[Spatial reasoning data based on images]
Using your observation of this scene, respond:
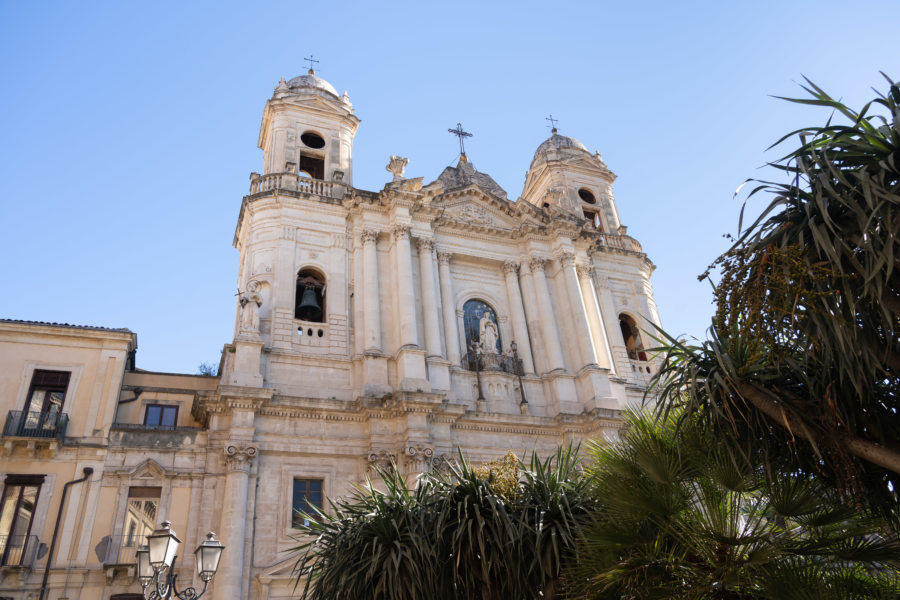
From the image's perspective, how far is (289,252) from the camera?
71.4ft

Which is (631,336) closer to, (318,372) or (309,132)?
(318,372)

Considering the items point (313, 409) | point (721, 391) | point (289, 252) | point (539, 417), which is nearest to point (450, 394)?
point (539, 417)

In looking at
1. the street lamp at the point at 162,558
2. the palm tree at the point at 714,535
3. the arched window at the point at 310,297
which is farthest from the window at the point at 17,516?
the palm tree at the point at 714,535

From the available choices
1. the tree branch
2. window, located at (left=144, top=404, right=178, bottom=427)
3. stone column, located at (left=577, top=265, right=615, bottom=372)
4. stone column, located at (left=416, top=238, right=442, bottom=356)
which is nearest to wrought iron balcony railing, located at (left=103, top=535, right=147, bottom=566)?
window, located at (left=144, top=404, right=178, bottom=427)

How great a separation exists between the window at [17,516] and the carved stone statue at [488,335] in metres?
12.7

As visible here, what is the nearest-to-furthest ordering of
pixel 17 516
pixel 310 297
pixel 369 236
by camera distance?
pixel 17 516 → pixel 310 297 → pixel 369 236

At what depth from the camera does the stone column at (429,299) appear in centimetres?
2117

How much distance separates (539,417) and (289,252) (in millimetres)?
9233

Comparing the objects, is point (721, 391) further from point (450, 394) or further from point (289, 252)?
point (289, 252)

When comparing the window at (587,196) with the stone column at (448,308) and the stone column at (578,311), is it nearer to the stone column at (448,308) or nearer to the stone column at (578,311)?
the stone column at (578,311)

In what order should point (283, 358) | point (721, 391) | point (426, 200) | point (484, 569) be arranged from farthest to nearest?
point (426, 200) → point (283, 358) → point (484, 569) → point (721, 391)

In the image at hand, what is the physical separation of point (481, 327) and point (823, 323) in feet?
51.5

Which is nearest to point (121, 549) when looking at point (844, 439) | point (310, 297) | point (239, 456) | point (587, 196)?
point (239, 456)

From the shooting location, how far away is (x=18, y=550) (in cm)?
1495
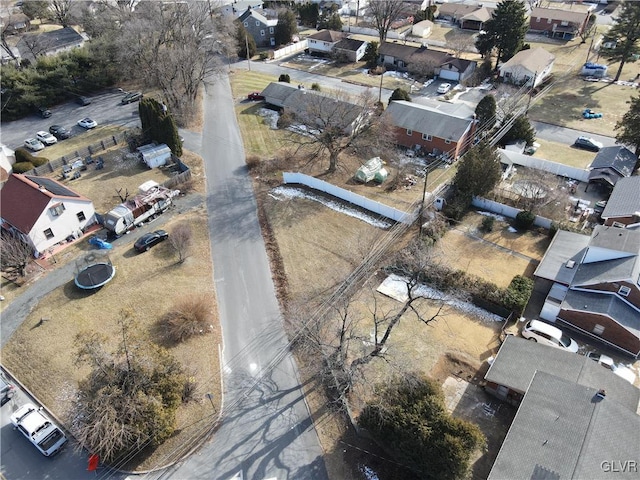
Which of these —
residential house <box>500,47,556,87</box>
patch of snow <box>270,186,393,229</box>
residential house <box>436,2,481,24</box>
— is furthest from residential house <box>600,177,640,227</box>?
residential house <box>436,2,481,24</box>

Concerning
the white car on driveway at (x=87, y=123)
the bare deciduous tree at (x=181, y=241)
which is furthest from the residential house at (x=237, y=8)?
the bare deciduous tree at (x=181, y=241)

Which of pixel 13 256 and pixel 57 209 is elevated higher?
pixel 57 209

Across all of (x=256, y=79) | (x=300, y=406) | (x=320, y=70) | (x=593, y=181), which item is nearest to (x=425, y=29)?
(x=320, y=70)

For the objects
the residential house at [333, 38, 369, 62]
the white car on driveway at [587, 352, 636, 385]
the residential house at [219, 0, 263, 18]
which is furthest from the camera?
the residential house at [219, 0, 263, 18]

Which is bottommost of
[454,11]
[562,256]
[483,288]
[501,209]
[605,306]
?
[501,209]

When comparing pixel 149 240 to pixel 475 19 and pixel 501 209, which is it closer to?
pixel 501 209

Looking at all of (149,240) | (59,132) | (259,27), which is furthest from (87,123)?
(259,27)

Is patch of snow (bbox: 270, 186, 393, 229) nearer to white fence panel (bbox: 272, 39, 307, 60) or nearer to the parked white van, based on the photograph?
the parked white van

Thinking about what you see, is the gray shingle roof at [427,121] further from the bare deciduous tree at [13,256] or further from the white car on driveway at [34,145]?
the white car on driveway at [34,145]
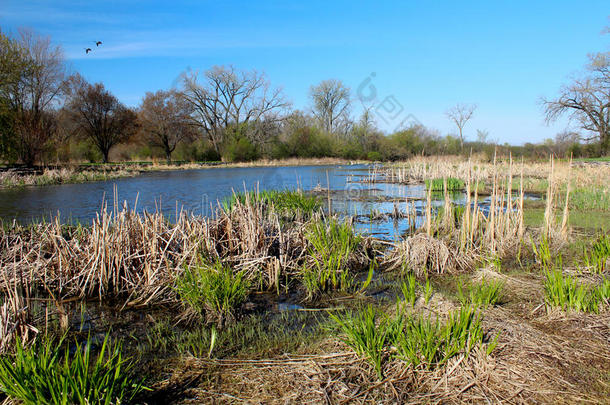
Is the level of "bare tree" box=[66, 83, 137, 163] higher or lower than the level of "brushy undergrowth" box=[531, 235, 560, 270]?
higher

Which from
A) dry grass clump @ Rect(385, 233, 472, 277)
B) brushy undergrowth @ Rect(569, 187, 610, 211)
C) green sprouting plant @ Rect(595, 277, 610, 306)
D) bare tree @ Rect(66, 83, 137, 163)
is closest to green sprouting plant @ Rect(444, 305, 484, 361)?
green sprouting plant @ Rect(595, 277, 610, 306)

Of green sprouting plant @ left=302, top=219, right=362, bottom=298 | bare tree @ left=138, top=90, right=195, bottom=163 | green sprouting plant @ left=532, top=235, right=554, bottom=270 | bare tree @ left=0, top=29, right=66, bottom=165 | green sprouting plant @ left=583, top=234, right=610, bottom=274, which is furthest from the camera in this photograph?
bare tree @ left=138, top=90, right=195, bottom=163

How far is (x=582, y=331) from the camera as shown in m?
2.81

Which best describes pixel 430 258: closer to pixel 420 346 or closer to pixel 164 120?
pixel 420 346

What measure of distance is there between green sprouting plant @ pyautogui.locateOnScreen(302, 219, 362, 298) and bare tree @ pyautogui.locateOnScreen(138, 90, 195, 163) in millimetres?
42048

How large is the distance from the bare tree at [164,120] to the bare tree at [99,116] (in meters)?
2.14

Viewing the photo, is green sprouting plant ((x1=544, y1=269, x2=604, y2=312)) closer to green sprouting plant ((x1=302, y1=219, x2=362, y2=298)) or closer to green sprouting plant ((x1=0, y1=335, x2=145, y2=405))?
green sprouting plant ((x1=302, y1=219, x2=362, y2=298))

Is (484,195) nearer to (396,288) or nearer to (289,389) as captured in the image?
(396,288)

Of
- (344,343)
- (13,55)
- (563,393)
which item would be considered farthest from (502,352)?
(13,55)

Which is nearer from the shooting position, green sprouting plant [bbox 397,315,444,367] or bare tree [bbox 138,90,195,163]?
green sprouting plant [bbox 397,315,444,367]

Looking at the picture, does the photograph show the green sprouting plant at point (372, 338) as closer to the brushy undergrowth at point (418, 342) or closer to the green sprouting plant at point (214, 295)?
the brushy undergrowth at point (418, 342)

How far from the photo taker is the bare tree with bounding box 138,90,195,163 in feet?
143

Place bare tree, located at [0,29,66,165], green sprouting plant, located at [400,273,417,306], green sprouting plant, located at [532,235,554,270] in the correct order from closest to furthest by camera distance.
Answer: green sprouting plant, located at [400,273,417,306] → green sprouting plant, located at [532,235,554,270] → bare tree, located at [0,29,66,165]

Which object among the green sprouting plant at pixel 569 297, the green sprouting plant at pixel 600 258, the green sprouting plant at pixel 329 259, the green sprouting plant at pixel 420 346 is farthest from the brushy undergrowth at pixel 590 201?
the green sprouting plant at pixel 420 346
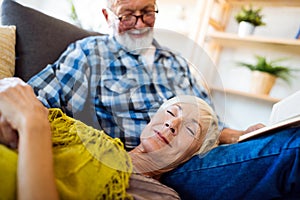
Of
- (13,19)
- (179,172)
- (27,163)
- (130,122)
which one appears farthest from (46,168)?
(13,19)

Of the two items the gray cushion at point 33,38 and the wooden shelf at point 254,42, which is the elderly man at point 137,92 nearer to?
the gray cushion at point 33,38

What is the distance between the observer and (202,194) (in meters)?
0.75

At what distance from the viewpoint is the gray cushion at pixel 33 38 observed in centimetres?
111

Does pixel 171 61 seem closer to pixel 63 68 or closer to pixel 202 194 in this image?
pixel 63 68

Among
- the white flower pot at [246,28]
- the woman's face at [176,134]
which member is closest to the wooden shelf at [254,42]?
the white flower pot at [246,28]

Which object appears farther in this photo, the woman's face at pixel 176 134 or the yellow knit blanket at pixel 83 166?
the woman's face at pixel 176 134

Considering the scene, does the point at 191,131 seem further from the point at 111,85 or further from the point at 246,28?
the point at 246,28

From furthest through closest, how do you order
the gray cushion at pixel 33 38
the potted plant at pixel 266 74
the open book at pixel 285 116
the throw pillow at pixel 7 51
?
the potted plant at pixel 266 74, the gray cushion at pixel 33 38, the throw pillow at pixel 7 51, the open book at pixel 285 116

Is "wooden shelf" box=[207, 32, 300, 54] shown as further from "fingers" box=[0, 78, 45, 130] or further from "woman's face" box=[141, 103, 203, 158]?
"fingers" box=[0, 78, 45, 130]

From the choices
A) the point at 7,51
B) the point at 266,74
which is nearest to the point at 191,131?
the point at 7,51

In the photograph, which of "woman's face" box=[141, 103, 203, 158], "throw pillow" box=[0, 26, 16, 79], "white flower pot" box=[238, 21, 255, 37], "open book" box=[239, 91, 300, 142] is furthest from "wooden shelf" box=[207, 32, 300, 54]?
"throw pillow" box=[0, 26, 16, 79]

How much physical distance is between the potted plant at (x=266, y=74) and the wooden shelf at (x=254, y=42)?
0.11 meters

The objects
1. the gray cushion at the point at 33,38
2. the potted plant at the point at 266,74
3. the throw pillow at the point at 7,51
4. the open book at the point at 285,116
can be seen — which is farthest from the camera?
the potted plant at the point at 266,74

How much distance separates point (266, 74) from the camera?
1796mm
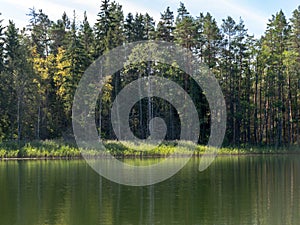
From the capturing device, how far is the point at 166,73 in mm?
57500

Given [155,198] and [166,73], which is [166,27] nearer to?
[166,73]

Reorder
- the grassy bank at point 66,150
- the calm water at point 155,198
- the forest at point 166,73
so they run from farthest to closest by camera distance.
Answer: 1. the forest at point 166,73
2. the grassy bank at point 66,150
3. the calm water at point 155,198

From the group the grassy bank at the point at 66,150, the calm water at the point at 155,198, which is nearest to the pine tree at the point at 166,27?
the grassy bank at the point at 66,150

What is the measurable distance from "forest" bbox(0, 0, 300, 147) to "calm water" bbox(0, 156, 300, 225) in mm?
18539

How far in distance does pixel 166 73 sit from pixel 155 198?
35.3 metres

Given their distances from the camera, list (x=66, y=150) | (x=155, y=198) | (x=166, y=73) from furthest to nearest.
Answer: (x=166, y=73)
(x=66, y=150)
(x=155, y=198)

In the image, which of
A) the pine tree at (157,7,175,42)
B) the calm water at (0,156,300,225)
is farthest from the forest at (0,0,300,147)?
the calm water at (0,156,300,225)

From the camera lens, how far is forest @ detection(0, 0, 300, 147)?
52.2 metres

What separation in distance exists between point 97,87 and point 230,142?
16.3 metres

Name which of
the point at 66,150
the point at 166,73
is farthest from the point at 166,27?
the point at 66,150

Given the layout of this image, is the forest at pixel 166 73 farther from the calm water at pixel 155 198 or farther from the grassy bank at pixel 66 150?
the calm water at pixel 155 198

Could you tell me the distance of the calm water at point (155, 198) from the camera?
18.2 metres

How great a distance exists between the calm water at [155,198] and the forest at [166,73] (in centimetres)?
1854

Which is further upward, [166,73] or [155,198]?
[166,73]
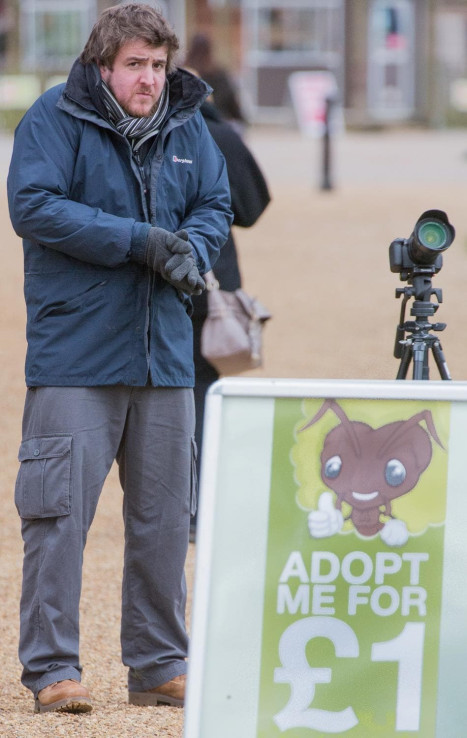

▶ [EXERCISE DIRECTIONS]
Please locate each line in the data above that contains the word "window", and copy those lines out in full.

▶ [COMPLETE RESPONSE]
3. the arched window at the point at 310,297
which is farthest from the window at the point at 17,516?
2. window, located at (left=144, top=404, right=178, bottom=427)
window, located at (left=144, top=404, right=178, bottom=427)
How great a separation exists between the window at [17,516] and the carved stone statue at [488,335] in metres?
When comparing the window at (587,196) with the stone column at (448,308) and the stone column at (578,311), is it nearer to the stone column at (448,308) or nearer to the stone column at (578,311)?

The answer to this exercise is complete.